(INSTRUCTIONS)
(a) In the VCON company profile, how many employees does VCON have?
(b) Rewrite the part of the VCON company profile that opens with the words containing "VP, Sales, Americas" and closes with "PC-based group systems.", changing "set-top" to "tabletop".

(PAGE EXTRACT)
Segment Open

VCON Telecommunications: This Time, It’s Personal



PDF DownloadVCON Telecommunications
10535 Boyer Blvd., Suite 300
Austin, TX
(512) 583-7700
www.vcon.com

TICKER: VCTS.LN (No. 022021)
EXCHANGE: Nouveau Marché

EMPLOYEES: 135 worldwide

Gordon Daugherty

President, VCON, Inc.; Chief Marketing Officer

Responsible for all company operations throughout the Americas, he also oversees strategy and global marketing campaigns. Had been at VTEL.

David Moss

VP, Sales, Americas

With over 20 years’ experience in telecommunications, videoconferencing and IP sales, he joined VCON, Inc. in 2000. Had held management spots at Intel, Sony, Sprint and Siemens.

Products

Software: Media Xchange Manager (administers multi-point networks); vPoint (software-based codec); and Voice First (a button adds video to an ongoing phone call). Hardware: ViGo (desktop appliance; runs over IP); Falcon (set-top); MediaConnect 6000 & 9000; and other PC-based group systems.

This Time, It’s Personal

PDF DownloadVCON’s revenues may have taken a beating, but its market share has held steady in the realm of personal (or desktop) equipment. Unfortunately for VCON, the personal-unit market represents just 3.6% of the $137M spent overall on videoconferencing devices in 2002’s final quarter. That sliver (and VCON itself) won’t rebound until companies switch to Internet Protocol (IP) telecom systems.

When Hal Noakes of the Cell Migration Consortium went looking three years ago, VCON “was the only player that had smoothly integrated data sharing, the only one that really had an IP offering.” Noakes mailed each of his 40 members a ViGo—VCON’s desktop unit—and they were functional in no time. (“Almost everybody likes it,” he says of his typically impatient colleagues.) He has yet to max out his two Media Xchange Manager (MXM) licenses—including one for 100 seats. “We intend to expand, so we built in the scalability.” Using MXM, he “can look directly at [a remote user’s] settings. I can set global parameters or I can tweak individual endpoints—that saves me hours in support.”

While Actua CEO Jennifer Flanagan also recalls the time impact, for her it was “the extensive amount of training required. But once we started using it, it was great—and the kids love it.”

Segment Closed

(RECORDED DATA)
Segment Open

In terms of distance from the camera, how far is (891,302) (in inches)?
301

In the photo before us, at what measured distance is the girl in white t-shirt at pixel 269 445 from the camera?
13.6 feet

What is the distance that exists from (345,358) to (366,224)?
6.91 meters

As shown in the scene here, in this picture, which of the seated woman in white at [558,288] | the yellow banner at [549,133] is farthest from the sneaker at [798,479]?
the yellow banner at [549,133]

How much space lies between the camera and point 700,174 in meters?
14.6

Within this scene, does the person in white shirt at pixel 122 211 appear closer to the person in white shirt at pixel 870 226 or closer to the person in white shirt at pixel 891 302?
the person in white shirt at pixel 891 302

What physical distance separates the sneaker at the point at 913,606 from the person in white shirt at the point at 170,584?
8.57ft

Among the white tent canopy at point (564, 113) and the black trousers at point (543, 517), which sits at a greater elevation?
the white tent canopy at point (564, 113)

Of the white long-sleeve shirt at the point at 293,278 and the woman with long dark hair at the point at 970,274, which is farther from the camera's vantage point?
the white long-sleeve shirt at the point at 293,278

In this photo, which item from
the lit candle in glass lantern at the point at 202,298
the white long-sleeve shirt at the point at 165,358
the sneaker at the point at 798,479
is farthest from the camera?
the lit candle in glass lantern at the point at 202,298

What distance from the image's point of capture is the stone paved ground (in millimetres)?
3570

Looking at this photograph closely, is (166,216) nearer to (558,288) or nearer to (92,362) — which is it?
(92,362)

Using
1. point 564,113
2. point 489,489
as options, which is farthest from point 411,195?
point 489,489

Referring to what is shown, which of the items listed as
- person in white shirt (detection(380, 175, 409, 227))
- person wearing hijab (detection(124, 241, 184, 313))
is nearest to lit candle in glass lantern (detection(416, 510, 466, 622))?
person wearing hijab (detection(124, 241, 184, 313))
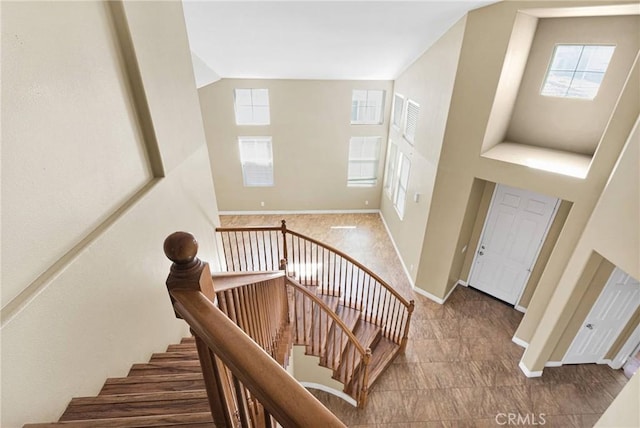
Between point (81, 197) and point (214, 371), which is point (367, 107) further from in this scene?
point (214, 371)

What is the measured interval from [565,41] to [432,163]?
7.06 feet

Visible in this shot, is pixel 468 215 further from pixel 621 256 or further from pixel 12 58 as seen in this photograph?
pixel 12 58

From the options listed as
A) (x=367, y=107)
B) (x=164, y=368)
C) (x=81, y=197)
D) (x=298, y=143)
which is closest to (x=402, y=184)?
(x=367, y=107)

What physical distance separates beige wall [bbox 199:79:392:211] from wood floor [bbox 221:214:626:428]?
4.12 meters

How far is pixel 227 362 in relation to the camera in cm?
73

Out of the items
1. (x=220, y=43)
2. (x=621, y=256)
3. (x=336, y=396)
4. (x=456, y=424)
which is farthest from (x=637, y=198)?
(x=220, y=43)

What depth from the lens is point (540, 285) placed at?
162 inches

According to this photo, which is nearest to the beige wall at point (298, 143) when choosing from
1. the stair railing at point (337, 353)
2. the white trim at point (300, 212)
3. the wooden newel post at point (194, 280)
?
the white trim at point (300, 212)

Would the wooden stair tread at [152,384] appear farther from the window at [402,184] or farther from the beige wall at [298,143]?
the beige wall at [298,143]

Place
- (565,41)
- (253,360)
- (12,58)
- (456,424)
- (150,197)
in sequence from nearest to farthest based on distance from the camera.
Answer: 1. (253,360)
2. (12,58)
3. (150,197)
4. (456,424)
5. (565,41)

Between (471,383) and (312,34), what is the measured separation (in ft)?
17.8

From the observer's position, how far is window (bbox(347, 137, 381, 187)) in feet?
26.4

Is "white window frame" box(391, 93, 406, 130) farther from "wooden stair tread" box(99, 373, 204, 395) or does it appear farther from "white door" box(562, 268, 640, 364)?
"wooden stair tread" box(99, 373, 204, 395)

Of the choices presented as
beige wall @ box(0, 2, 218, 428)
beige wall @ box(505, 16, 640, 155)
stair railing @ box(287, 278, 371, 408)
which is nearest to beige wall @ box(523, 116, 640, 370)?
beige wall @ box(505, 16, 640, 155)
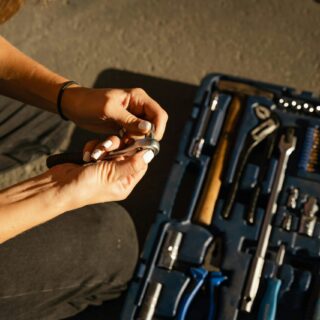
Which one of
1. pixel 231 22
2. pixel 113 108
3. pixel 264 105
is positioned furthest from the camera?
pixel 231 22

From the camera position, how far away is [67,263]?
0.76m

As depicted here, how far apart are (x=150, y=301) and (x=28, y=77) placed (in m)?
0.46

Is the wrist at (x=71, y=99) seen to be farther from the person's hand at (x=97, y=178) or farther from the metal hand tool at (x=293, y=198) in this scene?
the metal hand tool at (x=293, y=198)

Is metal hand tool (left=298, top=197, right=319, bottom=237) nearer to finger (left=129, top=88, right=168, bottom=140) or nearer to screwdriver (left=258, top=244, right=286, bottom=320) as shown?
screwdriver (left=258, top=244, right=286, bottom=320)

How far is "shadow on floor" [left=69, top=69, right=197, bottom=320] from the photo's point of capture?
102 centimetres

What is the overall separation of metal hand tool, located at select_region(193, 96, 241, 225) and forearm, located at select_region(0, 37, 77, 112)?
35cm

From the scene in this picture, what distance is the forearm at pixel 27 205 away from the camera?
58 centimetres

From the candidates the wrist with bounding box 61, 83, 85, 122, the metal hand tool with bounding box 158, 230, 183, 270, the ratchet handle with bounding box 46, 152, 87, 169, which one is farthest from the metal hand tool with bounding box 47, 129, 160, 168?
the metal hand tool with bounding box 158, 230, 183, 270

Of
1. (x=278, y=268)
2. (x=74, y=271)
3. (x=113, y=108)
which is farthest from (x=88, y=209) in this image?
(x=278, y=268)

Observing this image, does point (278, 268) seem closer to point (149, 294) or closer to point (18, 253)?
point (149, 294)

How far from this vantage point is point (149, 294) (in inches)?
34.3

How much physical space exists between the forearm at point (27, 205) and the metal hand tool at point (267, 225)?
42cm

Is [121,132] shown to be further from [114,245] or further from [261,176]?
[261,176]

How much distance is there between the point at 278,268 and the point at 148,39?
671mm
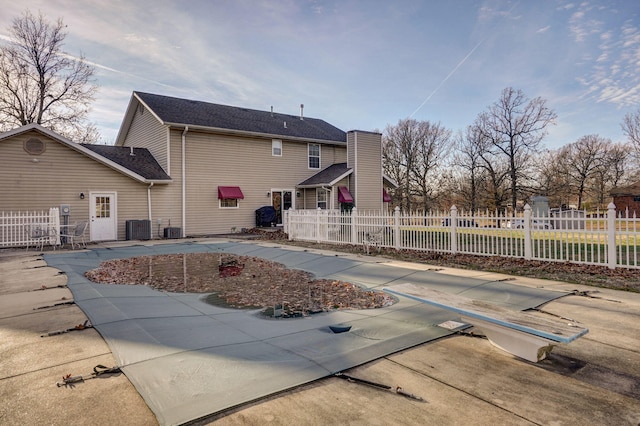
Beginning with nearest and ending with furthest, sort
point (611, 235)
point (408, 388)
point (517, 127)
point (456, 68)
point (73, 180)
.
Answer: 1. point (408, 388)
2. point (611, 235)
3. point (73, 180)
4. point (456, 68)
5. point (517, 127)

Segment Closed

(SOLUTIONS PER TASK)
(a) 135 worldwide.

(b)
VP, Sales, Americas

With over 20 years’ experience in telecommunications, videoconferencing and IP sales, he joined VCON, Inc. in 2000. Had held management spots at Intel, Sony, Sprint and Siemens.

Products

Software: Media Xchange Manager (administers multi-point networks); vPoint (software-based codec); and Voice First (a button adds video to an ongoing phone call). Hardware: ViGo (desktop appliance; runs over IP); Falcon (tabletop); MediaConnect 6000 & 9000; and other PC-based group systems.